- _Exercise objective_
Reproduce each of the following entries verbatim, with wording, coordinates, and values unchanged.
--- Material for the task ---
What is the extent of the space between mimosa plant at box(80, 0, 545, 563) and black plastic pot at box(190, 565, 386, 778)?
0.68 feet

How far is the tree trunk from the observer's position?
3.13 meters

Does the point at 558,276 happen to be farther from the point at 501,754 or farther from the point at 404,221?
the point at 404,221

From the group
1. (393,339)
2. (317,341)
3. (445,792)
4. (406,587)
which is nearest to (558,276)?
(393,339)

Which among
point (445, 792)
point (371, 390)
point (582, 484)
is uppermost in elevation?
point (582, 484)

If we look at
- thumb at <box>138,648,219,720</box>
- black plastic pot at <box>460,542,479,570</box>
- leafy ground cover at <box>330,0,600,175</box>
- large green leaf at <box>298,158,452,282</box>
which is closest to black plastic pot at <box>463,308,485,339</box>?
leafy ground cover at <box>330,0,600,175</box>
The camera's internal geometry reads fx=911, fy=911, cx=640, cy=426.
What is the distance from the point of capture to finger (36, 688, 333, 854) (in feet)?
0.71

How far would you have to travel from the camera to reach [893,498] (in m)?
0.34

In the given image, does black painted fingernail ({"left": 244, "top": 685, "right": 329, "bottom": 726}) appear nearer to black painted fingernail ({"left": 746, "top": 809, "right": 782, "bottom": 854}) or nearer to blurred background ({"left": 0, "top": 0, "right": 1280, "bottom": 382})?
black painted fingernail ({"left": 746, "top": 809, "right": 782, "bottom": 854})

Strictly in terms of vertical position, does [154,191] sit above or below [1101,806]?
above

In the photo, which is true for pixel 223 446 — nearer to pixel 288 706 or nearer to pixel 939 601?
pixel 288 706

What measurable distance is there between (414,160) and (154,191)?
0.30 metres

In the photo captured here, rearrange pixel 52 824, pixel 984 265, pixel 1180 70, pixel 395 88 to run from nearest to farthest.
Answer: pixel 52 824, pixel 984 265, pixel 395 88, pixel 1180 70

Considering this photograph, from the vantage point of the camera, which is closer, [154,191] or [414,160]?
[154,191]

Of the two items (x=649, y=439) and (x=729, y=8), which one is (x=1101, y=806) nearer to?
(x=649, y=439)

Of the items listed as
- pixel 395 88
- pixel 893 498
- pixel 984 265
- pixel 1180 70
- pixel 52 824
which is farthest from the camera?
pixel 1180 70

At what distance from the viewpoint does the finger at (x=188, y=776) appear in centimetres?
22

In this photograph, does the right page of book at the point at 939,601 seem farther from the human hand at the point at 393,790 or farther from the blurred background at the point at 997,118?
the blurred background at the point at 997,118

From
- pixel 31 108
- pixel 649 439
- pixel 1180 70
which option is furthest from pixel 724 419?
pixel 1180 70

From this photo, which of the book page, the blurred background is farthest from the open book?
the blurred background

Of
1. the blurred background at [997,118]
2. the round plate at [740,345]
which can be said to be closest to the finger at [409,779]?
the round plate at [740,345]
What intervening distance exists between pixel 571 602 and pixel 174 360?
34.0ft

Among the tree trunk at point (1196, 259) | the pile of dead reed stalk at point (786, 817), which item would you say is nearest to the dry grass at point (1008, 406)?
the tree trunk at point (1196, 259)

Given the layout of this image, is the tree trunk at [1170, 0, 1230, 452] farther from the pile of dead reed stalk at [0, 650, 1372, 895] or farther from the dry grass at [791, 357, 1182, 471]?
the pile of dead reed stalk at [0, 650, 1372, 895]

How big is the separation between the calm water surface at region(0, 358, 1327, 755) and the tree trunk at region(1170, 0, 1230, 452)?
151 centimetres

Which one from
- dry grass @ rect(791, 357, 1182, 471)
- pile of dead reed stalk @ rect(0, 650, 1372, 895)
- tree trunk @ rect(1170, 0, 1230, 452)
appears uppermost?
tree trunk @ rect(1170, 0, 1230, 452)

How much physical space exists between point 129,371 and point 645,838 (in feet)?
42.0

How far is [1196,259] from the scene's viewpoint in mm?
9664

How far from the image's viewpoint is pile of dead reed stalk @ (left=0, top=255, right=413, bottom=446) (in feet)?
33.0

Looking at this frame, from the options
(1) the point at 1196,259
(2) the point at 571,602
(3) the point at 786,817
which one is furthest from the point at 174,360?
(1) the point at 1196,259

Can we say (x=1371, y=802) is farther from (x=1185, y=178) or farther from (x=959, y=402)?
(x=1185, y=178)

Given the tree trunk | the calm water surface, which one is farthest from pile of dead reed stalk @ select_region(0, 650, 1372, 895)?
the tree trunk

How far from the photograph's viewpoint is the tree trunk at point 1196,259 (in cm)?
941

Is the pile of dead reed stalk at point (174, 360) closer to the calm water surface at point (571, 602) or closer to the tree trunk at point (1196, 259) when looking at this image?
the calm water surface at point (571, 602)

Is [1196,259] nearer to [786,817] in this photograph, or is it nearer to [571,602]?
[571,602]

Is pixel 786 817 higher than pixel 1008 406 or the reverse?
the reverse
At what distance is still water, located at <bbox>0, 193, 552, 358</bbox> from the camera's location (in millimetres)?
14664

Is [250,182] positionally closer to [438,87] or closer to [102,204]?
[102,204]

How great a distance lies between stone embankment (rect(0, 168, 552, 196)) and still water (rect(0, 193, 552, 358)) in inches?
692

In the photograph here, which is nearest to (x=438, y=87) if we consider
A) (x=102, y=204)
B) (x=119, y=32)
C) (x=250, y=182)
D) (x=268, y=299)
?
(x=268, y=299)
---
- _Answer_
What is the extent of the space between mimosa plant at box(80, 0, 545, 563) and black plastic pot at box(190, 565, 386, 778)?
0.68 feet

How far is the tree trunk from the observer's position?
3.13 meters

Does the point at 558,276 happen to be farther from the point at 501,754 or farther from the point at 404,221?
the point at 404,221

From the group
1. (393,339)
2. (317,341)
3. (445,792)
4. (406,587)
which is nearest to (558,276)?
(393,339)

Which among
point (445, 792)
point (371, 390)
point (582, 484)
is uppermost in elevation?
point (582, 484)

If we look at
- thumb at <box>138,648,219,720</box>
- black plastic pot at <box>460,542,479,570</box>
- leafy ground cover at <box>330,0,600,175</box>
- large green leaf at <box>298,158,452,282</box>
which is closest to black plastic pot at <box>463,308,485,339</box>?
leafy ground cover at <box>330,0,600,175</box>
The camera's internal geometry reads fx=911, fy=911, cx=640, cy=426.
What is the distance from the point of capture to finger (36, 688, 333, 854) (in feet)?
0.71

How far would you have to travel from the camera to reach [893,498] (in m)?
0.34

In the given image, does black painted fingernail ({"left": 244, "top": 685, "right": 329, "bottom": 726}) appear nearer to black painted fingernail ({"left": 746, "top": 809, "right": 782, "bottom": 854}) or nearer to blurred background ({"left": 0, "top": 0, "right": 1280, "bottom": 382})?
black painted fingernail ({"left": 746, "top": 809, "right": 782, "bottom": 854})

Strictly in terms of vertical position, does [154,191] sit above or below [1101,806]?
above

In the photo, which is true for pixel 223 446 — nearer to pixel 288 706 or nearer to pixel 939 601?
pixel 288 706

What measurable distance is there between (414,160) and (154,191)?
0.30 metres

In the photo captured here, rearrange pixel 52 824, pixel 984 265, pixel 1180 70, pixel 395 88 to run from nearest to farthest.
Answer: pixel 52 824, pixel 984 265, pixel 395 88, pixel 1180 70

Considering this photograph, from the vantage point of the camera, which is closer, [154,191] or [414,160]?
[154,191]

Of the two items (x=649, y=439) and (x=729, y=8), which one is (x=1101, y=806) nearer to?
(x=649, y=439)

Of the items listed as
- pixel 395 88
- pixel 893 498
- pixel 984 265
- pixel 1180 70
- pixel 52 824
which is farthest from the camera?
pixel 1180 70

At what distance from the viewpoint does the finger at (x=188, y=776) appear in centimetres?
22

In this photograph, does the right page of book at the point at 939,601 seem farther from the human hand at the point at 393,790 or farther from the blurred background at the point at 997,118?
the blurred background at the point at 997,118

From
- pixel 31 108
- pixel 649 439
- pixel 1180 70
which option is furthest from pixel 724 419?
pixel 1180 70

From this photo, which of the book page, the blurred background is farthest from the open book?
the blurred background

Of
1. the blurred background at [997,118]
2. the round plate at [740,345]
which can be said to be closest to the finger at [409,779]?
the round plate at [740,345]
What intervening distance exists between pixel 571 602 and pixel 174 360?
34.0ft

Among the tree trunk at point (1196, 259) | the pile of dead reed stalk at point (786, 817), which item would you say is nearest to the dry grass at point (1008, 406)?
the tree trunk at point (1196, 259)

Given the layout of this image, is the tree trunk at [1170, 0, 1230, 452] farther from the pile of dead reed stalk at [0, 650, 1372, 895] or farther from the dry grass at [791, 357, 1182, 471]?
the pile of dead reed stalk at [0, 650, 1372, 895]

How big is the separation between the calm water surface at region(0, 358, 1327, 755) and the tree trunk at region(1170, 0, 1230, 452)?
151 centimetres

Which one from
- dry grass @ rect(791, 357, 1182, 471)
- pile of dead reed stalk @ rect(0, 650, 1372, 895)
- tree trunk @ rect(1170, 0, 1230, 452)
appears uppermost?
tree trunk @ rect(1170, 0, 1230, 452)

How much physical space exists between point 129,371 and point 645,838 (in feet)?
42.0

How far is [1196,259] from the scene's viewpoint in mm?
9664

How far from the image's viewpoint is pile of dead reed stalk @ (left=0, top=255, right=413, bottom=446) (in feet)?
33.0

Looking at this frame, from the options
(1) the point at 1196,259
(2) the point at 571,602
(3) the point at 786,817
which one is furthest from the point at 174,360?
(1) the point at 1196,259

Can we say (x=1371, y=802) is farther from (x=1185, y=178) or farther from (x=959, y=402)?
(x=1185, y=178)

Given the tree trunk | the calm water surface, which one is farthest from pile of dead reed stalk @ select_region(0, 650, 1372, 895)?
the tree trunk

How far from the photograph's viewpoint is the tree trunk at point 1196,259 (in cm)?
941

Is the pile of dead reed stalk at point (174, 360) closer to the calm water surface at point (571, 602) or closer to the tree trunk at point (1196, 259) when looking at this image?
the calm water surface at point (571, 602)

Is [1196,259] nearer to [786,817] in this photograph, or is it nearer to [571,602]?
[571,602]

Is pixel 786 817 higher than pixel 1008 406 or the reverse?
the reverse
At what distance is still water, located at <bbox>0, 193, 552, 358</bbox> from the camera's location (in millimetres)?
14664

Is [250,182] positionally closer to [438,87] or closer to [102,204]?
[102,204]

How great a distance lies between stone embankment (rect(0, 168, 552, 196)) and still water (rect(0, 193, 552, 358)) in inches?
692

In the photograph here, which is nearest to (x=438, y=87) if we consider
A) (x=102, y=204)
B) (x=119, y=32)
C) (x=250, y=182)
D) (x=268, y=299)
?
(x=268, y=299)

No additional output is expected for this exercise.